Considering that the prescription of provisional measures must also take into account the procedural rights of both parties and ensure full implementation of the principle of equality of the parties in a situation where the absence of a party may hinder the regular conduct of the proceedings and affect the good administration of justice.

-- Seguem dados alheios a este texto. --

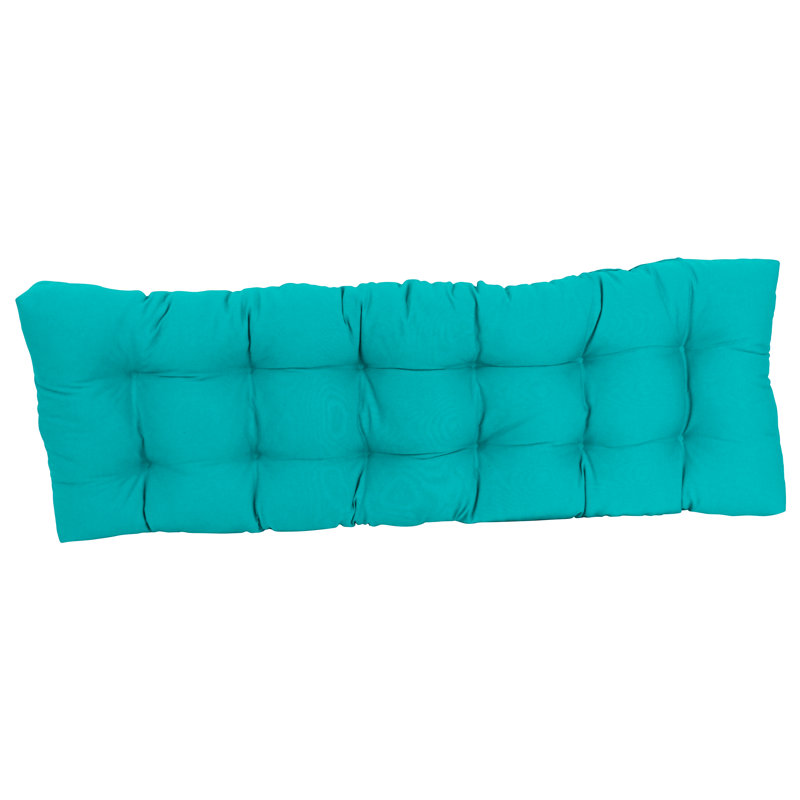 Outdoor 4.5'' Bench Seat Cushion, 51" W x 19" D, Aqua Blue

Por mais que seja preocupante, de acordo com o afirmado nas seções anteriores, que o Tribunal, nesse caso específico, ignore parte das demandas dos Países Baixos, deve-se considerar um fator positivo que a corte baseie sua decisão geral na oportunidade, amplamente tida por ambas as partes, de defesa e do devido processo legal. Houve tentativa

de interferência por uma das partes, mas o Tribunal fez o que pôde para garantir o devido processo.

A leitura feita, portanto, dos julgamentos, permite afirmar que o Tribunal Internacional para o Direito do Mar representa uma importância instância para garantir ou fomentar rule of law nas relações internacionais no que diz respeito ao cerceamento do poder arbitrário. Isso envolve todas as acepções, incluindo a distribuição de benefícios e de recursos entre as partes (de forma equitativa), como é o objetivo da Convenção da ONU sobre o Direito do Mar. A fragmentação do direito internacional, entretanto, ainda pode representar um retrocesso, uma vez que afeta outra questão diretamente relacionada: isonomia dos atores nas relações internacionais. Esse é o tema a ser abordado na seção 4.3.3.